Honorarvorgaben der HOAI bei Vergaben des Bundes nicht verbindlich
Nachdem der EuGH in seinem Urteil vom 4. Juli 2019 festgestellt hat, dass die Bundesrepublik Deutschland dadurch gegen ihre Verpflichtungen aus der Dienstleistungsrichtlinie 2006/123/EG verstoßen hat, dass sie verbindliche Honorare für die Planungsleistungen von Architekten und Ingenieuren in der HOAI beibehalten hat, ergibt sich für den Bund das Verbot, die EU-rechtswidrigen Vorschriften über die verbindlichen Honorare nach der HOAI weiter anzuwenden und die Pflicht, dem Urteil des EuGH innerstaatlich Geltung zu verschaffen.
2. Vergabekammer des Bundes, Beschluss vom 30.08.2019, VK 2 – 60/19
Aus den Entscheidungsgründen:
Stellt danach der EuGH fest, dass ein Mitgliedstaat gegen Verpflichtungen aus den Verträgen verstoßen hat, hat der Mitgliedstaat die Maßnahmen zu ergreifen, die sich aus dem Urteil des EuGH ergeben. Dementsprechend haben auch die nationalen Gerichte aufgrund der verbindlichen Wirkung des feststellenden Urteils des EuGH den Maßgaben des Urteils Rechnung zu tragen. Dementsprechend gilt dies auch für die vergaberechtlichen Nachprüfungsinstanzen.

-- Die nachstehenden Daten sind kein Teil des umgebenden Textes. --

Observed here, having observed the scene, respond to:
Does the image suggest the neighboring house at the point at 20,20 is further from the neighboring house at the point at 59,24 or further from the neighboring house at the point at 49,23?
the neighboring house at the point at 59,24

Die unmittelbare Anwendung der Dienstleistungsrichtlinie ist im Verhältnis zwischen Bürgern und staatlichen Stellen zulässig und daher auch im hiesigen Nachprüfungsverfahren geboten. Hier betrifft dies das Verhältnis zwischen der ASt und der Ag als öffentlicher Auftraggeberin. Die Berufung durch einen Bieter in einem Vergabeverfahren auf die Vorschriften der Dienstleistungsrichtlinie sind nach Art. 288 Abs. 3 AEUV gegenüber dem jeweiligen Mitgliedstaat möglich, an den sie gerichtet ist. Das ist hier bei der Ag, mithin dem Bund selbst, der Fall, ohne dass es auf die Form des staatlichen Handelns ankommt.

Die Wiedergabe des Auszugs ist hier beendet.